▶ _À faire_
**A)** Traduisez en anglais cette phrase du texte sur Allen Ginsberg : « Fils cadet de Louis Ginsberg, poète et professeur d’anglais, et de Naomi Levy Ginsberg, militante communiste, il passe son enfance dans la petite ville de Paterson dans le New Jersey. »
**B)** Poursuivez le texte sur Allen Ginsberg au-delà de sa dernière phrase.

▶ _Texte fourni_

..........

Allen Ginsberg : inclassable beatnik

- temps de lecture approximatif de 8 minutes 8 min - Modifié le 16/03/2017 par gjoly

Poète majeur du XXème siècle, figure incontournable de la contre-culture américaine et du mouvement de la Beat Generation, bouddhiste pratiquant et photographe amateur, Allen Ginsberg (1926-1997) est d’un éclectisme sans limite. Alors qu’on s’apprête à célébrer, le 05 avril prochain, les vingt ans de sa mort, retour sur un phénomène des lettres américaines.

Allen Ginsberg
Allen Ginsberg

Ginsberg, l’atypique

Allen Ginsberg occupe une place prépondérante dans la culture américaine d’après-guerre : poète acclamé de sa génération, il est aussi l’un des membres fondateurs du mouvement littéraire et artistique de la Beat Generation, aux côtés notamment de Jack Kerouac et William S. Burroughs.

Fils cadet de Louis Ginsberg, poète et professeur d’anglais, et de Naomi Levy Ginsberg, militante communiste, il passe son enfance dans la petite ville de Paterson dans le New Jersey.

Encouragé par son père, il se lance dans des études de Droit à l’Université Columbia de New-York. C’est là qu’il se liera d’amitié avec Jack Kerouac, William S. Burroughs et Neal Cassady et que se dessineront les prémisses de la Beat Generation.

..........

▶ _Extraits de données_
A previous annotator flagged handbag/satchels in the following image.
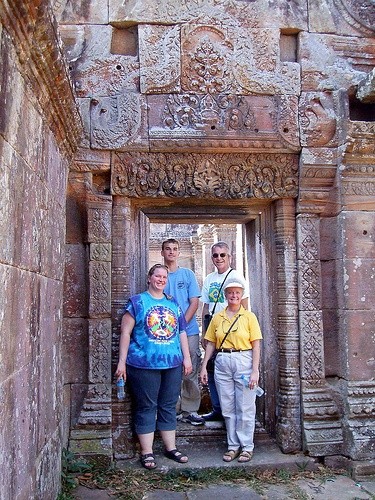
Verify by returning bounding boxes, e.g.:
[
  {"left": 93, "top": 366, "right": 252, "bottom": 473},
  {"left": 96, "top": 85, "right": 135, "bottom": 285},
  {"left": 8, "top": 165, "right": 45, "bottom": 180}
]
[
  {"left": 204, "top": 314, "right": 212, "bottom": 330},
  {"left": 207, "top": 351, "right": 218, "bottom": 373}
]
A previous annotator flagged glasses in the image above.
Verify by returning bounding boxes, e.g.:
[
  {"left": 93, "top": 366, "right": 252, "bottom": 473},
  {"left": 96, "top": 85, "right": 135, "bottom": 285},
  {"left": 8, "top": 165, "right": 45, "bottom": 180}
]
[
  {"left": 151, "top": 264, "right": 168, "bottom": 273},
  {"left": 212, "top": 253, "right": 226, "bottom": 258}
]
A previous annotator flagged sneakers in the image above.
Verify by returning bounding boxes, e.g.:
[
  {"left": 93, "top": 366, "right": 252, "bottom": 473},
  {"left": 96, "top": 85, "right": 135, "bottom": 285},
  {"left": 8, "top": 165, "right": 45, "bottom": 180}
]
[{"left": 181, "top": 411, "right": 205, "bottom": 426}]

..........

▶ _Résultats_
**A)** The younger son of Louis Ginsberg, a poet and English teacher, and Naomi Levy Ginsberg, a communist activist, he spent his childhood in the small town of Paterson, New Jersey.

**B)**
Ginsberg à l’époque de l’université

Mouvement de contre-culture américaine, la Beat Generation revendique une nouvelle forme d’expression artistique libertaire et révolutionnaire, où l’homme serait partie intégrante du cosmos. Les artistes Beatniks prônent un attachement particulier à la nature et aux grands espaces américains, ainsi qu’à la musique underground Jazz et Pop de l’époque, en passant par l’expérimentation des drogues et du spirituel chamanique. Ces aspirations leur permettent d’acquérir un rôle majeur dans la culture américaine des années 1950 à 1970, et favorisent pour chacun d’eux un travail artistique d’une créativité débordante. Ainsi, Ginsberg et ses pairs sont les instigateurs de la libération sexuelle et du nouveau mode de vie de la jeunesse des années 1960. Ils inspirent notamment le mouvement de Mai 68 et la protestation contre la guerre du Vietnam.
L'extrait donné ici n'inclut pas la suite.